Feasible to monitor the womb?

Photo: AFP
Photo: AFP

It has been five years since the 2011 Census revealed the dismal sex ratio in India, its worst since Independence: That of 943 females per 1,000 males. Shockingly, child sex ratio (of those between 0-6 years of age) was lesser: 919 females per 1,000 males. Five years after the census, India is still grappling with this social anomaly despite having taken various measures to stem it.

Stirring a hornet’s nest, the Minister for Women and Child Development, Maneka Gandhi recently suggested that sex determination be made mandatory and each pregnancy be registered and tracked till the time of birth. Speaking at the sidelines of an event, Maneka said her ministry had sent a proposal for the same to the Ministry of Health and Family Welfare under whose purview the Act falls. However, this proposal was soon retracted by the minister. When Tehelka contacted the Ministry of Women and Child Development, it defended Maneka’s statement by saying that the Act (PCPNDT) does not come under its purview. Why then did the minister make such a statement without proper deliberation?

For starters, her statement completely negates the premise of the existing law – Pre Conception and Pre Natal Diagnostic Techniques Act 1994 (PCPNDT Act) – that bans sex determination unless it arises out of medical complications. The Act was enacted in the context of rising sex-selective abortions due to the ready availability of ultrasounds. “Sex-selective abortions rose into prominence because ultrasounds would identify the female foetus and parents who preferred a son began terminating the pregnancy,” says Mohan Rao, social medicine and community health professor in Jawaharlal Nehru University (JNU). Through banning sex determination, the Act was also clamping down on medical practitioners who aided such abortions.

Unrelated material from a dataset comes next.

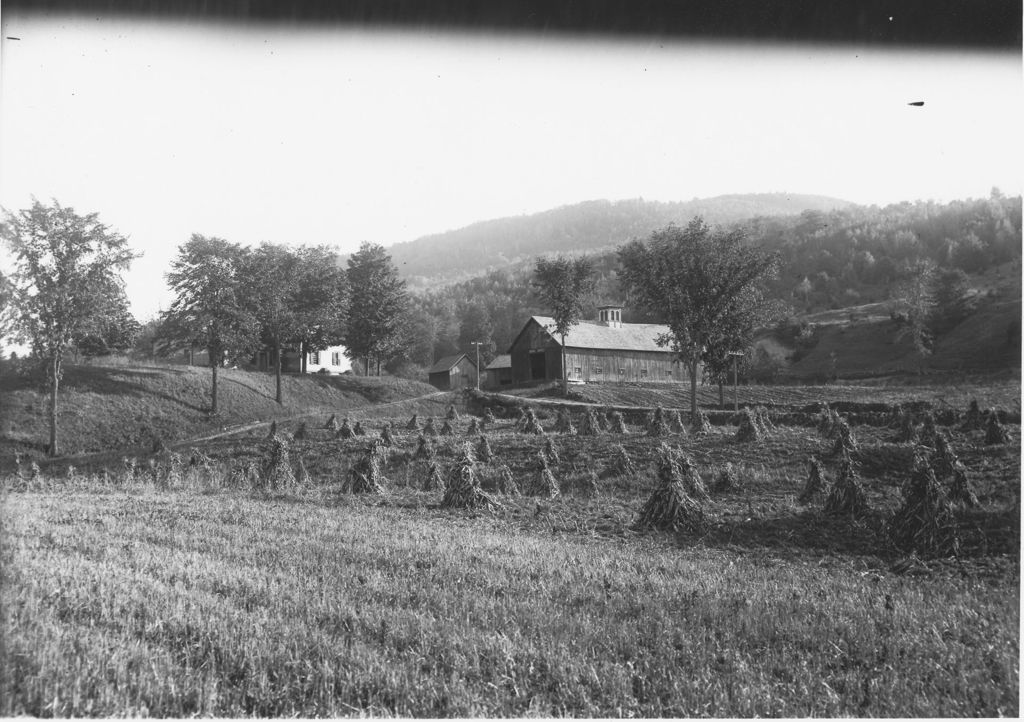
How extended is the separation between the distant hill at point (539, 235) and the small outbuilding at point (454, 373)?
152ft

Maneka’s ‘proposal’ thus met with lot of resistance from various sections as it was seen as a move to benefit medical players. “This is a reprehensible statement which points to the fact that Maneka isn’t there for the welfare of women but for the welfare of the medical industry,” says Rao. An abortion, whether sex-selective or not, cannot be done without the help of the medical fraternity. A statement issued in public domain by a national collective of women’s organisations and social activists points out that Maneka’s statement undermines the efforts to check the handin- glove involvement of health professionals. “The pcpndt Act was formulated precisely to address the manner in which unscrupulous health professionals and corporate profiteers have misused technology and made sex selection into a lucrative business venture,” it reads.

Shifting the onus of the pregnancy on the mother effectively means overlooking the role of the medical establishment. “Tracking of pregnancies will conveniently let the medical fraternity off the hook and that will definitely lead to further increase in female foeticide,” says Tehmina Arora, lawyer and founder of Vanishing Girls, a campaign dedicated to fight selective sex abortion.